Die deutschen Agrarökonomen wehren sich gegen Kritik aus Politik und Verbänden. Der Vorsitzende der Gesellschaft für Wirtschafts- und Sozialwissenschaften des Landbaus (GEWISOLA), Prof. Alfons Balmann, bezeichnet es gegenüber AGRA-EUROPE als problematisch, „wenn unerwünschte Ergebnisse als unwissenschaftlich abgetan werden“.
Nicht gelten lassen will Balmann den Vorwurf von Bundeslandwirtschaftsministerin Julia Klöckner im Zusammenhang mit dem jüngsten Beiratsgutachten zur Reform der Gemeinsamen Agrarpolitik (GAP). Klöckner hatte den Autoren vorgehalten, sie hätten keine Folgenabschätzung für ihre Empfehlungen vorgenommen. „Denn damit wird suggeriert, dass ein ‚Weiter so‘ keine gravierenden Folgen hätte“, entgegnet der Direktor des Leibniz-Instituts für Agrarentwicklung in Transformationsökonomien (IAMO) in Halle.
Letztlich seien nicht die Wissenschaftlerinnen und Wissenschaftler Leidtragende der Kritik sowie fehlender politischer Reformen.
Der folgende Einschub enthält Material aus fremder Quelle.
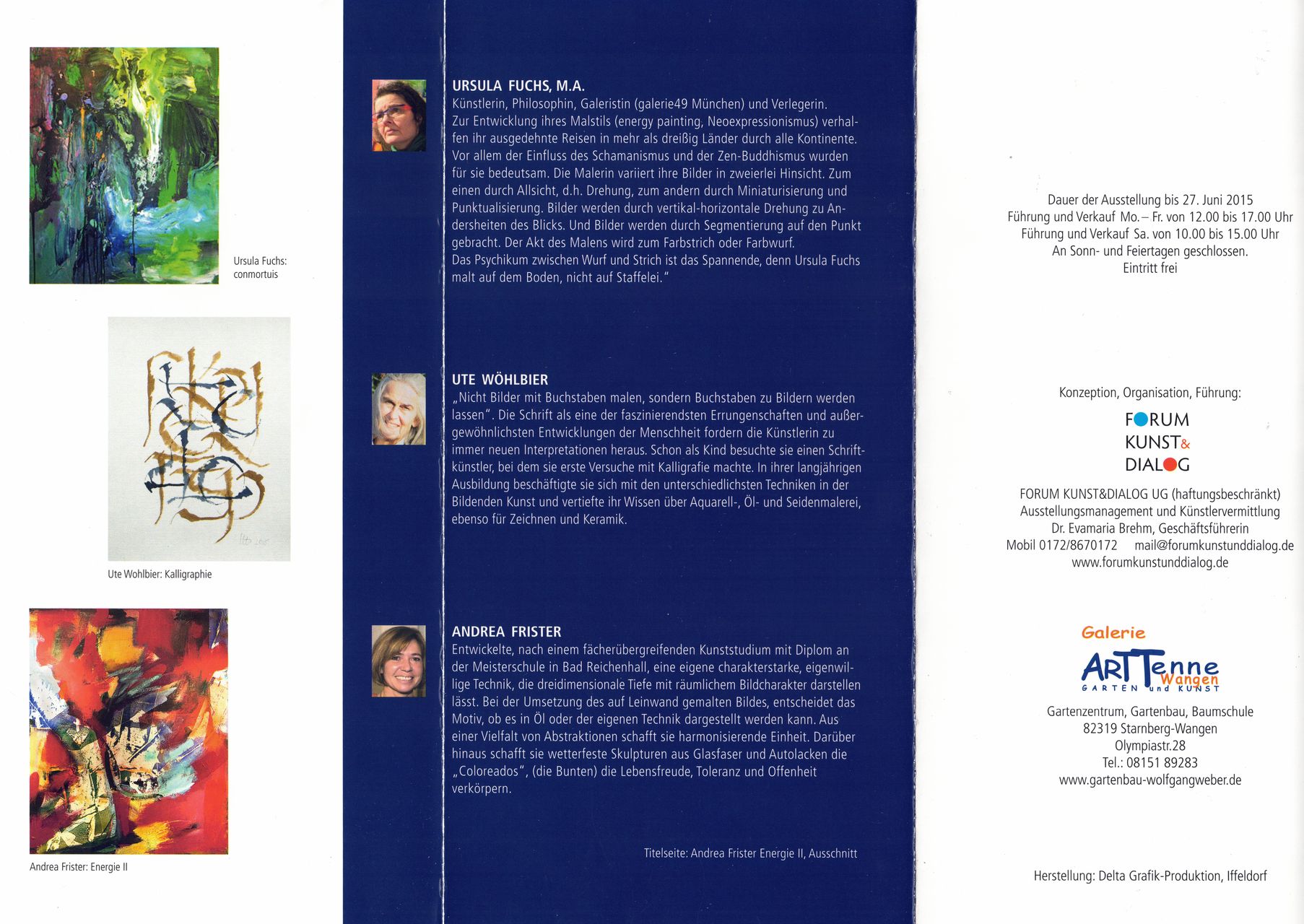 Ursula Fuchs: conmortuis

Ute Wohlbier: Kalligraphie

Andrea Frister: Energie II

URSULA FUCHS, M.A.
Künstlerin, Philosophin, Galeristin (galerie49 München) und Verlegerin. Zur Entwicklung ihres Malstils (energy painting, Neoexpressionismus) verhalfen ihr ausgedehnte Reisen in mehr als dreißig Länder durch alle Kontinente. Vor allem der Einfluss des Schamanismus und der Zen-Buddhismus wurden für sie bedeutsam. Die Malerin variiert ihre Bilder in zweierlei Hinsicht. Zum einen durch Allsicht, d.h. Drehung, zum andern durch Miniaturisierung und Punktualisierung. Bilder werden durch vertikal-horizontale Drehung zu Andersheiten des Blicks. Und Bilder werden durch Segmentierung auf den Punkt gebracht. Der Akt des Malens wird zum Farbstrich oder Farbwurf. Das Psychikum zwischen Wurf und Strich ist das Spannende, denn Ursula Fuchs malt auf dem Boden, nicht auf Staffelei."

UTE WÖHLBIER
„Nicht Bilder mit Buchstaben malen, sondern Buchstaben zu Bildern werden lassen". Die Schrift als eine der faszinierendsten Errungenschaften und außergewöhnlichsten Entwicklungen der Menschheit fordern die Künstlerin zu immer neuen Interpretationen heraus. Schon als Kind besuchte sie einen Schriftkünstler, bei dem sie erste Versuche mit Kalligrafie machte. In ihrer langjährigen Ausbildung beschäftigte sie sich mit den unterschiedlichsten Techniken in der Bildenden Kunst und vertiefte ihr Wissen über Aquarell-, Öl- und Seidenmalerei, ebenso für Zeichnen und Keramik.

ANDREA FRISTER
Entwickelte, nach einem fächerübergreifenden Kunststudium mit Diplom an der Meisterschule in Bad Reichenhall, eine eigene charakterstarke, eigenwillige Technik, die dreidimensionale Tiefe mit räumlichem Bildcharakter darstellen lässt. Bei der Umsetzung des auf Leinwand gemalten Bildes, entscheidet das Motiv, ob es in Öl oder der eigenen Technik dargestellt werden kann. Aus einer Vielfalt von Abstraktionen schafft sie harmonisierende Einheit. Darüber hinaus schafft sie wetterfeste Skulpturen aus Glasfaser und Autolacken die „Coloreados", (die Bunten) die Lebensfreude, Toleranz und Offenheit verkörpern.

Titelseite: Andrea Frister Energie II, Ausschnitt

Dauer der Ausstellung bis 27. Juni 2015
Führung und Verkauf Mo. – Fr. von 12.00 bis 17.00 Uhr
Führung und Verkauf Sa. von 10.00 bis 15.00 Uhr
An Sonn- und Feiertagen geschlossen.
Eintritt frei

Konzeption, Organisation, Führung:

FORUM
KUNST&
DIALOG

FORUM KUNST&DIALOG UG (haftungsbeschränkt)
Ausstellungsmanagement und Künstlervermittlung
Dr. Evamaria Brehm, Geschäftsführerin
Mobil 0172/8670172 mail@forumkunstunddialog.de
www.forumkunstunddialog.de

Galerie
ARTTenne
Wangen
GARTEN und KUNST

Gartenzentrum, Gartenbau, Baumschule
82319 Starnberg-Wangen
Olympiastr.28
Tel.: 08151 89283
www.gartenbau-wolfgangweber.de

Herstellung: Delta Grafik-Produktion, Iffeldorf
Leidtragende seien vielmehr diejenigen, „auf deren Rücken gesellschaftlich unverantwortliche Politiken betrieben werden“.
Persönlich enttäuscht zeigt sich Balmann vom fehlenden Weitblick in der Politik und deren mangelnde Auseinandersetzung mit den eigenen Zwängen. Als Beispiel verweist er auf die EU-Direktzahlungen. Zwar stehe außer Frage, dass die Direktzahlungen nicht von heute auf morgen auf null abgesenkt werden könnten, räumt Balmann ein und verweist auf den Vorschlag des Beirats, eine drastische Reduzierung der Zahlungen über einen Zeitraum von fünf bis zehn Jahren vorzunehmen. Allerdings müssten bereits heute Leitlinien für diesen Übergang entworfen werden.
Genau diese Empfehlung einer längerfristig ausgerichteten Strategie werde jedoch von allen Beteiligten ignoriert. Dabei sei jedoch offensichtlich, dass spätestens 2027 die Politik vor denselben Zwängen stehen werde, wenn nicht bereits heute deutliche Signale für die Zeit danach formuliert würden.
Transparenz gewährleisten
Balmann sieht die grundsätzliche Gefahr für die Wissenschaft, in der politischen Auseinandersetzung instrumentalisiert zu werden. So gebe es eine Tendenz, „wonach politische Akteure diejenigen Ergebnisse aufgreifen, die gefallen und andere Ergebnisse verwerfen“. Wissenschaft dürfe nicht in den Ruf geraten, käuflich zu sein.
Eine Voraussetzung dafür sei, dass bei allen Studien und Veröffentlichungen „die Geldgeber und mögliche Interessen“ offengelegt werden. Zudem könne die Wissenschaft durch unabhängige Begutachtung eine aktive Qualitätssicherung betreiben. In Gremien wie dem ehrenamtlich tätigen Wissenschaftlichen Beirat des Bundeslandwirtschaftsministeriums erfolge die Qualitätssicherung unter anderem dadurch, dass er die Themen für seine Gutachten und Stellungnahmen selber festlege und die Ergebnisse von allen Mitgliedern gemeinsam getragen würden. „Damit teilen sie dann auch die mehr oder minder berechtigte Kritik“, so der Agrarökonom.